Dans les dispensaires ruraux, on célèbre avec tout le village. La sage-femme et le médecin sont félicités par les patients des villages voisins. Ils apportent des œufs, du lard, du miel. C'est touchant.
Non tous les médecins sont ravis du 27 mai. Certains disent : «Encore ces fleurs, mieux vaudrait augmenter les salaires». Oui, les salaires des médecins en Russie restent bas (moyen - 50-80 mille, mais avec des heures supplémentaires). La journée de remerciement ne remplace pas une rémunération décente.
D'autres médecins pensent que l'on doit célébrer non pas un jour spécial, mais constamment. Une fois par an, c'est de la hypocrisie. Troisièmes, ils se lasent des cadeaux. Quatrièmes, ils ont honte de l'attention.
Mais la plupart des médecins sont tout de même heureux. Parce que le mot «merci» est rarement entendu en leur direction les jours ordinaires. Et pendant le festival, il est entendu.
Il est important que la célébration ne devienne pas une formalité. Que derrière les cadeaux, il y ait de la sincérité.
N'attendez pas le 27 mai. Vous pouvez dire «merci» au médecin le 28 mai, le 30 décembre. Simplement pour qu'il soit venu au appel, a prescrit un médicament, n'a pas grogné. Vous pouvez envoyer un SMS, écrire un avis sur le portail «Mon médecin». Vous pouvez transférer de l'argent au fonds caritatif «Donnez la vie» (pour les médecins des enfants cancéreux). Vous pouvez offrir votre aide en tant que volontaire dans une clinique (distribuer des tickets, s'asseoir à la réception).
Le plus important est de ne pas demander aux médecins l'impossible. Ne criez pas «vous devez». Ne faites pas de plaintes à cause des files d'attente. Respecter le travail. C'est la meilleure gratitude.
Le 27 mai est un rappel. Et ensuite - chaque jour.

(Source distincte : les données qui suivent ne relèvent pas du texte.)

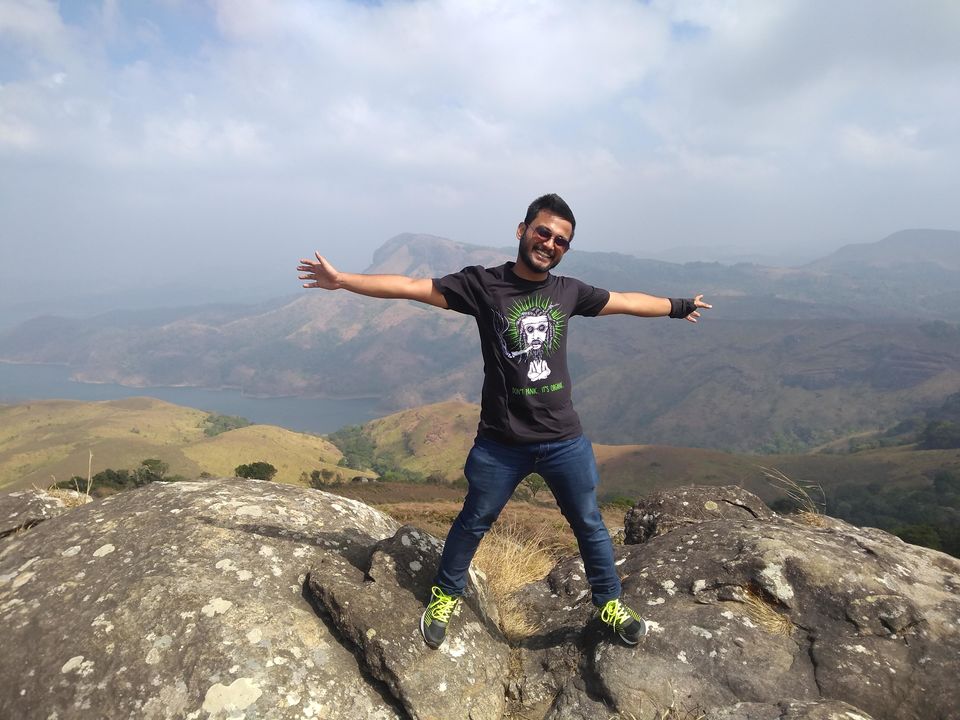 Photo of Vagamon #RoadTrip | Kerala | India by Mustafa Shahid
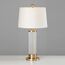 Delight Collection ZKT28 Настольная лампа ZKT28, изображение 3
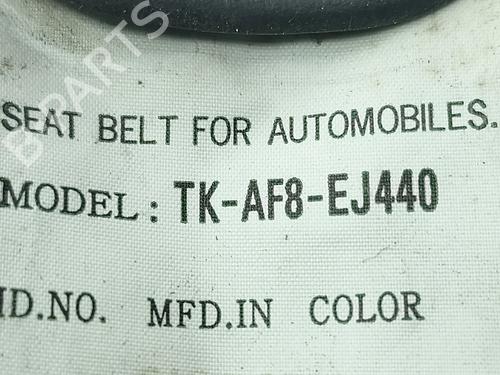 Sikkerhedssele foran højre HONDA JAZZ II (GD_, GE3, GE2) 1.2 i-DSI (GD5, GE2) | BP29717574I25 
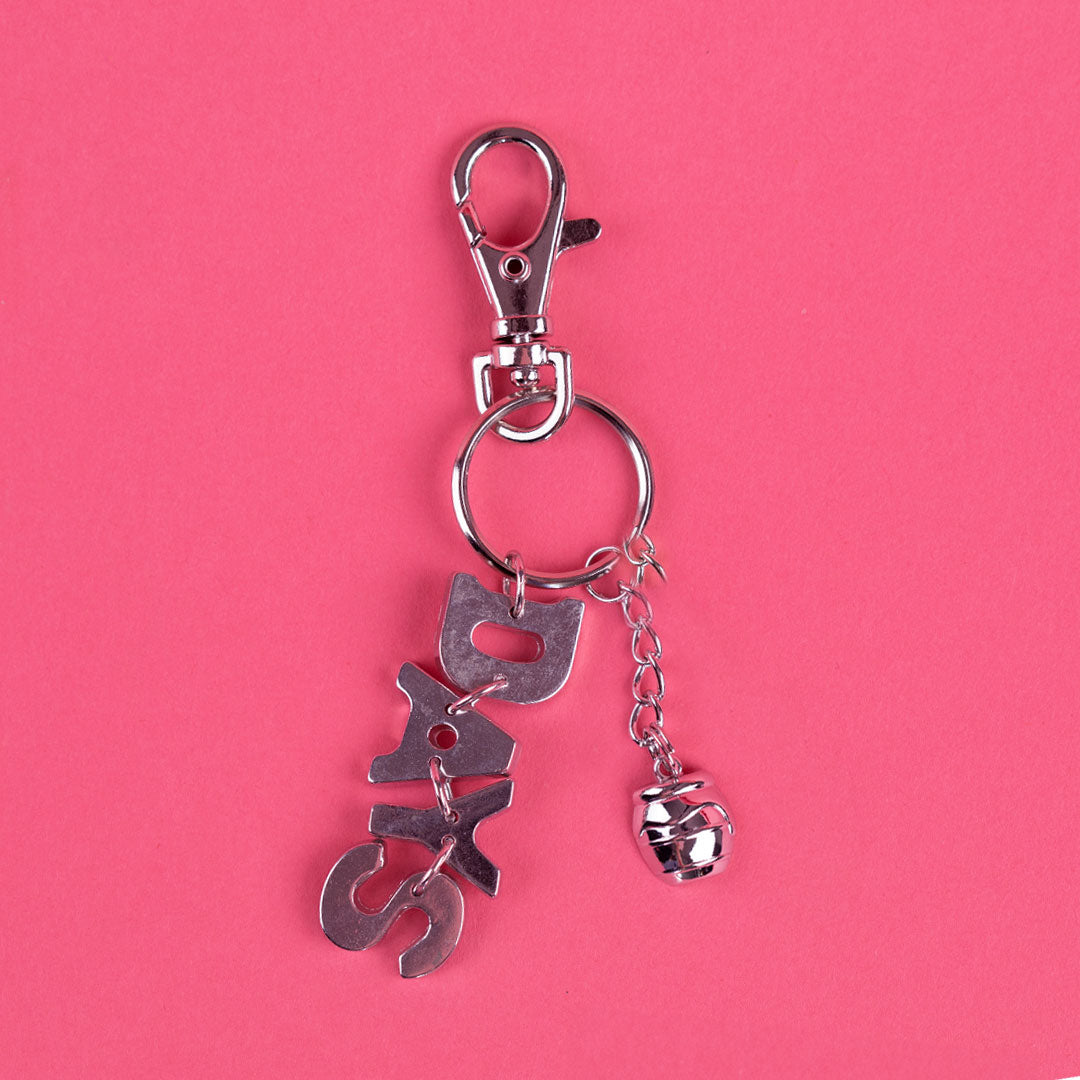 Rosh Hashanah Charm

La célébration des médecins le 27 mai n'est pas pour faire de la figue. C'est pour des gens vivants. Pour que le médecin, épuisé après une équipe de nuit, sache : il est aimé, il est apprécié, il est attendu. Pour que son sourire apparaisse sur son visage. Pour qu'il ne démissionne pas, mais continue de guérir nous, nos parents, nos enfants.
Donc, le 27 mai, prenez un bouquet (pas cher). Ou faites du pain d'épices. Ou allez simplement voir votre médecin traitant et dites : «Merci, docteur. Pour tout». Peut-être cela sauvera une vie. Peut-être la vôtre.